We say the Social Age is about change, and that’s true, but it’s not just about change in systems, about changing careers, about changing technologies. Its about change in the nature of permanence itself.
In our mental construct of the world, we rely on many things staying the same: as we learn these things, we codify them into schemas which we use day by day, week by week, year by year. These schemas allow us to drive, order a coffee, and interact with other people on a daily basis. But the change we feel in the Social Age can invalidate the scripts: we can end up having conversations where each person has a different view of reality.
Take the notion of career, for someone who has spent their working life in an organisation, as they talk to people who are just coming into the business, a new starter, they will have one idea of career that is not matched by those young people.

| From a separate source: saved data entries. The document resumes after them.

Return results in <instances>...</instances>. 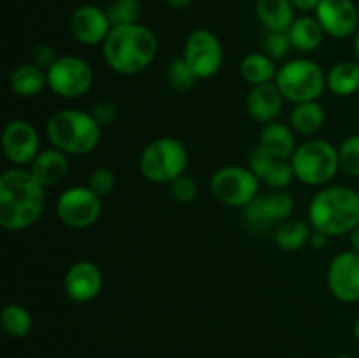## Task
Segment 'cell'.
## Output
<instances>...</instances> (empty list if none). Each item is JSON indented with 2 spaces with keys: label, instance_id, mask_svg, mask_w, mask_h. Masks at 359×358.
I'll return each instance as SVG.
<instances>
[{
  "label": "cell",
  "instance_id": "obj_1",
  "mask_svg": "<svg viewBox=\"0 0 359 358\" xmlns=\"http://www.w3.org/2000/svg\"><path fill=\"white\" fill-rule=\"evenodd\" d=\"M42 188L27 167H11L0 175V227L21 232L41 220L46 207Z\"/></svg>",
  "mask_w": 359,
  "mask_h": 358
},
{
  "label": "cell",
  "instance_id": "obj_2",
  "mask_svg": "<svg viewBox=\"0 0 359 358\" xmlns=\"http://www.w3.org/2000/svg\"><path fill=\"white\" fill-rule=\"evenodd\" d=\"M158 37L151 28L140 23L112 27L102 44L104 60L119 76H137L144 72L158 55Z\"/></svg>",
  "mask_w": 359,
  "mask_h": 358
},
{
  "label": "cell",
  "instance_id": "obj_3",
  "mask_svg": "<svg viewBox=\"0 0 359 358\" xmlns=\"http://www.w3.org/2000/svg\"><path fill=\"white\" fill-rule=\"evenodd\" d=\"M312 230L328 237L349 235L359 225V192L344 185H328L319 190L309 204Z\"/></svg>",
  "mask_w": 359,
  "mask_h": 358
},
{
  "label": "cell",
  "instance_id": "obj_4",
  "mask_svg": "<svg viewBox=\"0 0 359 358\" xmlns=\"http://www.w3.org/2000/svg\"><path fill=\"white\" fill-rule=\"evenodd\" d=\"M46 135L53 147L69 157L93 153L102 140V126L91 112L79 109H62L53 112L46 121Z\"/></svg>",
  "mask_w": 359,
  "mask_h": 358
},
{
  "label": "cell",
  "instance_id": "obj_5",
  "mask_svg": "<svg viewBox=\"0 0 359 358\" xmlns=\"http://www.w3.org/2000/svg\"><path fill=\"white\" fill-rule=\"evenodd\" d=\"M294 179L312 188H325L340 172L339 147L325 139H309L298 144L291 157Z\"/></svg>",
  "mask_w": 359,
  "mask_h": 358
},
{
  "label": "cell",
  "instance_id": "obj_6",
  "mask_svg": "<svg viewBox=\"0 0 359 358\" xmlns=\"http://www.w3.org/2000/svg\"><path fill=\"white\" fill-rule=\"evenodd\" d=\"M188 150L175 137L151 140L139 157V171L153 185H170L188 168Z\"/></svg>",
  "mask_w": 359,
  "mask_h": 358
},
{
  "label": "cell",
  "instance_id": "obj_7",
  "mask_svg": "<svg viewBox=\"0 0 359 358\" xmlns=\"http://www.w3.org/2000/svg\"><path fill=\"white\" fill-rule=\"evenodd\" d=\"M276 84L291 104L319 100L326 88V72L311 58H293L279 67Z\"/></svg>",
  "mask_w": 359,
  "mask_h": 358
},
{
  "label": "cell",
  "instance_id": "obj_8",
  "mask_svg": "<svg viewBox=\"0 0 359 358\" xmlns=\"http://www.w3.org/2000/svg\"><path fill=\"white\" fill-rule=\"evenodd\" d=\"M48 88L56 97L65 100H77L91 90L95 81L93 69L84 58L76 55L58 56L55 63L46 70Z\"/></svg>",
  "mask_w": 359,
  "mask_h": 358
},
{
  "label": "cell",
  "instance_id": "obj_9",
  "mask_svg": "<svg viewBox=\"0 0 359 358\" xmlns=\"http://www.w3.org/2000/svg\"><path fill=\"white\" fill-rule=\"evenodd\" d=\"M259 181L249 167L224 165L210 178V192L228 207H242L251 204L259 195Z\"/></svg>",
  "mask_w": 359,
  "mask_h": 358
},
{
  "label": "cell",
  "instance_id": "obj_10",
  "mask_svg": "<svg viewBox=\"0 0 359 358\" xmlns=\"http://www.w3.org/2000/svg\"><path fill=\"white\" fill-rule=\"evenodd\" d=\"M55 211L65 227L84 230L100 220L102 199L88 186H70L60 193Z\"/></svg>",
  "mask_w": 359,
  "mask_h": 358
},
{
  "label": "cell",
  "instance_id": "obj_11",
  "mask_svg": "<svg viewBox=\"0 0 359 358\" xmlns=\"http://www.w3.org/2000/svg\"><path fill=\"white\" fill-rule=\"evenodd\" d=\"M182 58L188 62L198 81L210 79L223 67L224 49L214 32L207 28H196L186 39Z\"/></svg>",
  "mask_w": 359,
  "mask_h": 358
},
{
  "label": "cell",
  "instance_id": "obj_12",
  "mask_svg": "<svg viewBox=\"0 0 359 358\" xmlns=\"http://www.w3.org/2000/svg\"><path fill=\"white\" fill-rule=\"evenodd\" d=\"M4 157L14 167H30L41 153V137L28 119H13L2 132Z\"/></svg>",
  "mask_w": 359,
  "mask_h": 358
},
{
  "label": "cell",
  "instance_id": "obj_13",
  "mask_svg": "<svg viewBox=\"0 0 359 358\" xmlns=\"http://www.w3.org/2000/svg\"><path fill=\"white\" fill-rule=\"evenodd\" d=\"M326 284L332 297L342 304L359 302V253L347 249L333 256L326 270Z\"/></svg>",
  "mask_w": 359,
  "mask_h": 358
},
{
  "label": "cell",
  "instance_id": "obj_14",
  "mask_svg": "<svg viewBox=\"0 0 359 358\" xmlns=\"http://www.w3.org/2000/svg\"><path fill=\"white\" fill-rule=\"evenodd\" d=\"M316 18L325 34L333 39H349L359 30V11L356 0H321Z\"/></svg>",
  "mask_w": 359,
  "mask_h": 358
},
{
  "label": "cell",
  "instance_id": "obj_15",
  "mask_svg": "<svg viewBox=\"0 0 359 358\" xmlns=\"http://www.w3.org/2000/svg\"><path fill=\"white\" fill-rule=\"evenodd\" d=\"M104 274L91 260H77L63 276V291L76 304H90L100 295Z\"/></svg>",
  "mask_w": 359,
  "mask_h": 358
},
{
  "label": "cell",
  "instance_id": "obj_16",
  "mask_svg": "<svg viewBox=\"0 0 359 358\" xmlns=\"http://www.w3.org/2000/svg\"><path fill=\"white\" fill-rule=\"evenodd\" d=\"M111 30L112 25L105 9L93 4L79 6L70 16V34L83 46L104 44Z\"/></svg>",
  "mask_w": 359,
  "mask_h": 358
},
{
  "label": "cell",
  "instance_id": "obj_17",
  "mask_svg": "<svg viewBox=\"0 0 359 358\" xmlns=\"http://www.w3.org/2000/svg\"><path fill=\"white\" fill-rule=\"evenodd\" d=\"M248 167L255 172L259 181L272 190H286L294 179L291 160L273 157L259 146L252 147L249 153Z\"/></svg>",
  "mask_w": 359,
  "mask_h": 358
},
{
  "label": "cell",
  "instance_id": "obj_18",
  "mask_svg": "<svg viewBox=\"0 0 359 358\" xmlns=\"http://www.w3.org/2000/svg\"><path fill=\"white\" fill-rule=\"evenodd\" d=\"M284 102L286 98L273 81V83L251 86V91L245 98V111L255 121L266 125V123L277 121L283 112Z\"/></svg>",
  "mask_w": 359,
  "mask_h": 358
},
{
  "label": "cell",
  "instance_id": "obj_19",
  "mask_svg": "<svg viewBox=\"0 0 359 358\" xmlns=\"http://www.w3.org/2000/svg\"><path fill=\"white\" fill-rule=\"evenodd\" d=\"M27 168L42 188H51V186L60 185L69 174V154L56 147L41 150V153Z\"/></svg>",
  "mask_w": 359,
  "mask_h": 358
},
{
  "label": "cell",
  "instance_id": "obj_20",
  "mask_svg": "<svg viewBox=\"0 0 359 358\" xmlns=\"http://www.w3.org/2000/svg\"><path fill=\"white\" fill-rule=\"evenodd\" d=\"M297 133L291 128L290 123L283 121H272L263 125L262 132H259V142L258 146L263 147L266 153L273 154L277 158H286L291 160L293 153L297 151Z\"/></svg>",
  "mask_w": 359,
  "mask_h": 358
},
{
  "label": "cell",
  "instance_id": "obj_21",
  "mask_svg": "<svg viewBox=\"0 0 359 358\" xmlns=\"http://www.w3.org/2000/svg\"><path fill=\"white\" fill-rule=\"evenodd\" d=\"M48 88V74L32 63H21L9 74V90L20 98H34Z\"/></svg>",
  "mask_w": 359,
  "mask_h": 358
},
{
  "label": "cell",
  "instance_id": "obj_22",
  "mask_svg": "<svg viewBox=\"0 0 359 358\" xmlns=\"http://www.w3.org/2000/svg\"><path fill=\"white\" fill-rule=\"evenodd\" d=\"M255 11L266 32H287L297 20L291 0H256Z\"/></svg>",
  "mask_w": 359,
  "mask_h": 358
},
{
  "label": "cell",
  "instance_id": "obj_23",
  "mask_svg": "<svg viewBox=\"0 0 359 358\" xmlns=\"http://www.w3.org/2000/svg\"><path fill=\"white\" fill-rule=\"evenodd\" d=\"M290 126L298 135H314L325 126L326 109L319 100L294 104L290 112Z\"/></svg>",
  "mask_w": 359,
  "mask_h": 358
},
{
  "label": "cell",
  "instance_id": "obj_24",
  "mask_svg": "<svg viewBox=\"0 0 359 358\" xmlns=\"http://www.w3.org/2000/svg\"><path fill=\"white\" fill-rule=\"evenodd\" d=\"M326 88L340 98L353 97L359 91V63L356 60H342L326 72Z\"/></svg>",
  "mask_w": 359,
  "mask_h": 358
},
{
  "label": "cell",
  "instance_id": "obj_25",
  "mask_svg": "<svg viewBox=\"0 0 359 358\" xmlns=\"http://www.w3.org/2000/svg\"><path fill=\"white\" fill-rule=\"evenodd\" d=\"M287 35H290L293 49L302 53H312L321 48L326 34L319 25L318 18L300 16L293 21V25L287 30Z\"/></svg>",
  "mask_w": 359,
  "mask_h": 358
},
{
  "label": "cell",
  "instance_id": "obj_26",
  "mask_svg": "<svg viewBox=\"0 0 359 358\" xmlns=\"http://www.w3.org/2000/svg\"><path fill=\"white\" fill-rule=\"evenodd\" d=\"M311 234L312 227L309 221L291 218V220L283 221L273 228V242L280 251L294 253L309 244Z\"/></svg>",
  "mask_w": 359,
  "mask_h": 358
},
{
  "label": "cell",
  "instance_id": "obj_27",
  "mask_svg": "<svg viewBox=\"0 0 359 358\" xmlns=\"http://www.w3.org/2000/svg\"><path fill=\"white\" fill-rule=\"evenodd\" d=\"M276 60L266 56L265 53H249L241 62V76L251 86L273 83L277 77Z\"/></svg>",
  "mask_w": 359,
  "mask_h": 358
},
{
  "label": "cell",
  "instance_id": "obj_28",
  "mask_svg": "<svg viewBox=\"0 0 359 358\" xmlns=\"http://www.w3.org/2000/svg\"><path fill=\"white\" fill-rule=\"evenodd\" d=\"M2 330L13 339H23L34 329V316L25 305L7 304L0 312Z\"/></svg>",
  "mask_w": 359,
  "mask_h": 358
},
{
  "label": "cell",
  "instance_id": "obj_29",
  "mask_svg": "<svg viewBox=\"0 0 359 358\" xmlns=\"http://www.w3.org/2000/svg\"><path fill=\"white\" fill-rule=\"evenodd\" d=\"M263 211L273 228L283 221L291 220L294 213V197L286 190H272L269 195H262Z\"/></svg>",
  "mask_w": 359,
  "mask_h": 358
},
{
  "label": "cell",
  "instance_id": "obj_30",
  "mask_svg": "<svg viewBox=\"0 0 359 358\" xmlns=\"http://www.w3.org/2000/svg\"><path fill=\"white\" fill-rule=\"evenodd\" d=\"M112 27H121V25L139 23L140 14H142V4L140 0H112L105 9Z\"/></svg>",
  "mask_w": 359,
  "mask_h": 358
},
{
  "label": "cell",
  "instance_id": "obj_31",
  "mask_svg": "<svg viewBox=\"0 0 359 358\" xmlns=\"http://www.w3.org/2000/svg\"><path fill=\"white\" fill-rule=\"evenodd\" d=\"M167 79H168V84H170L175 91H179V93H186V91H189L193 86H195L198 77L195 76L191 67L188 65V62H186L181 55L168 63Z\"/></svg>",
  "mask_w": 359,
  "mask_h": 358
},
{
  "label": "cell",
  "instance_id": "obj_32",
  "mask_svg": "<svg viewBox=\"0 0 359 358\" xmlns=\"http://www.w3.org/2000/svg\"><path fill=\"white\" fill-rule=\"evenodd\" d=\"M340 171L351 178H359V133H353L339 146Z\"/></svg>",
  "mask_w": 359,
  "mask_h": 358
},
{
  "label": "cell",
  "instance_id": "obj_33",
  "mask_svg": "<svg viewBox=\"0 0 359 358\" xmlns=\"http://www.w3.org/2000/svg\"><path fill=\"white\" fill-rule=\"evenodd\" d=\"M263 53L272 60H284L293 49L287 32H266L262 41Z\"/></svg>",
  "mask_w": 359,
  "mask_h": 358
},
{
  "label": "cell",
  "instance_id": "obj_34",
  "mask_svg": "<svg viewBox=\"0 0 359 358\" xmlns=\"http://www.w3.org/2000/svg\"><path fill=\"white\" fill-rule=\"evenodd\" d=\"M244 220L249 230L255 232V234H265V232H270L273 228V225L270 223L265 211H263L262 195L256 197L251 204L244 207Z\"/></svg>",
  "mask_w": 359,
  "mask_h": 358
},
{
  "label": "cell",
  "instance_id": "obj_35",
  "mask_svg": "<svg viewBox=\"0 0 359 358\" xmlns=\"http://www.w3.org/2000/svg\"><path fill=\"white\" fill-rule=\"evenodd\" d=\"M168 190H170L172 199L179 204H191L195 202L196 197H198V185H196L195 179L188 174H182L181 178L172 181L170 185H168Z\"/></svg>",
  "mask_w": 359,
  "mask_h": 358
},
{
  "label": "cell",
  "instance_id": "obj_36",
  "mask_svg": "<svg viewBox=\"0 0 359 358\" xmlns=\"http://www.w3.org/2000/svg\"><path fill=\"white\" fill-rule=\"evenodd\" d=\"M86 186L91 190V192L97 193L100 199L111 195L112 190H114L116 186L114 172H112L111 168H105V167L95 168V171L90 174V178H88Z\"/></svg>",
  "mask_w": 359,
  "mask_h": 358
},
{
  "label": "cell",
  "instance_id": "obj_37",
  "mask_svg": "<svg viewBox=\"0 0 359 358\" xmlns=\"http://www.w3.org/2000/svg\"><path fill=\"white\" fill-rule=\"evenodd\" d=\"M91 116L95 118V121L105 128V126H111L112 123L118 118V109H116V104L111 100H100L91 107Z\"/></svg>",
  "mask_w": 359,
  "mask_h": 358
},
{
  "label": "cell",
  "instance_id": "obj_38",
  "mask_svg": "<svg viewBox=\"0 0 359 358\" xmlns=\"http://www.w3.org/2000/svg\"><path fill=\"white\" fill-rule=\"evenodd\" d=\"M58 60V55H56L55 49L51 48L49 44H39L35 46L34 49V63L39 65L41 69L48 70L53 63Z\"/></svg>",
  "mask_w": 359,
  "mask_h": 358
},
{
  "label": "cell",
  "instance_id": "obj_39",
  "mask_svg": "<svg viewBox=\"0 0 359 358\" xmlns=\"http://www.w3.org/2000/svg\"><path fill=\"white\" fill-rule=\"evenodd\" d=\"M321 0H291L293 7L300 13H316Z\"/></svg>",
  "mask_w": 359,
  "mask_h": 358
},
{
  "label": "cell",
  "instance_id": "obj_40",
  "mask_svg": "<svg viewBox=\"0 0 359 358\" xmlns=\"http://www.w3.org/2000/svg\"><path fill=\"white\" fill-rule=\"evenodd\" d=\"M330 237L326 234H323V232H318V230H312L311 234V239H309V244H311V248L314 249H323L326 244H328Z\"/></svg>",
  "mask_w": 359,
  "mask_h": 358
},
{
  "label": "cell",
  "instance_id": "obj_41",
  "mask_svg": "<svg viewBox=\"0 0 359 358\" xmlns=\"http://www.w3.org/2000/svg\"><path fill=\"white\" fill-rule=\"evenodd\" d=\"M347 237H349L351 249H354V251L359 253V225H358V227H354L353 230H351V234L347 235Z\"/></svg>",
  "mask_w": 359,
  "mask_h": 358
},
{
  "label": "cell",
  "instance_id": "obj_42",
  "mask_svg": "<svg viewBox=\"0 0 359 358\" xmlns=\"http://www.w3.org/2000/svg\"><path fill=\"white\" fill-rule=\"evenodd\" d=\"M172 9H186L193 4V0H165Z\"/></svg>",
  "mask_w": 359,
  "mask_h": 358
},
{
  "label": "cell",
  "instance_id": "obj_43",
  "mask_svg": "<svg viewBox=\"0 0 359 358\" xmlns=\"http://www.w3.org/2000/svg\"><path fill=\"white\" fill-rule=\"evenodd\" d=\"M353 336H354V340H356L358 346H359V316H358L356 321H354V325H353Z\"/></svg>",
  "mask_w": 359,
  "mask_h": 358
},
{
  "label": "cell",
  "instance_id": "obj_44",
  "mask_svg": "<svg viewBox=\"0 0 359 358\" xmlns=\"http://www.w3.org/2000/svg\"><path fill=\"white\" fill-rule=\"evenodd\" d=\"M354 55H356V62L359 63V30L354 35Z\"/></svg>",
  "mask_w": 359,
  "mask_h": 358
},
{
  "label": "cell",
  "instance_id": "obj_45",
  "mask_svg": "<svg viewBox=\"0 0 359 358\" xmlns=\"http://www.w3.org/2000/svg\"><path fill=\"white\" fill-rule=\"evenodd\" d=\"M332 358H354V357H353V354L342 353V354H335V357H332Z\"/></svg>",
  "mask_w": 359,
  "mask_h": 358
},
{
  "label": "cell",
  "instance_id": "obj_46",
  "mask_svg": "<svg viewBox=\"0 0 359 358\" xmlns=\"http://www.w3.org/2000/svg\"><path fill=\"white\" fill-rule=\"evenodd\" d=\"M358 11H359V0H358Z\"/></svg>",
  "mask_w": 359,
  "mask_h": 358
},
{
  "label": "cell",
  "instance_id": "obj_47",
  "mask_svg": "<svg viewBox=\"0 0 359 358\" xmlns=\"http://www.w3.org/2000/svg\"><path fill=\"white\" fill-rule=\"evenodd\" d=\"M356 2H358V0H356Z\"/></svg>",
  "mask_w": 359,
  "mask_h": 358
}]
</instances>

People starting out in the world today, where any fiction of career will consist of dozens upon dozens of different jobs, some solid, some stable, some reckless, and many impermanent, the mental construct of career is fundamentally changed.
But it goes deeper than that. The nature of knowledge has changed. The notion of education is changing. The notion of permanence itself. Whilst academics debate the validity of Wikipedia, people to whom this type of knowledge is native are simply using it, and using it to elevate their ignorance to whole new levels.
The challenge we have is one of 50%: to understand the 50% of that which is still the same, and to understand the 50% of that which has changed, which we have to adapt to in the new space.
As we move ever deeper into the Social Age, some aspects of change are easy to see, but many will catch us out, and we’re just the start. The survival skill we need to cultivate is an ability to relinquish control, to let go of things that have served us well, and embrace the uncertainty and risk that the new world brings.
Impermanence is another aspect of the Social Age.
The blog is on holiday for two weeks: i’m sharing a series of ‘aspects of the Social Age’ until normal service resumes.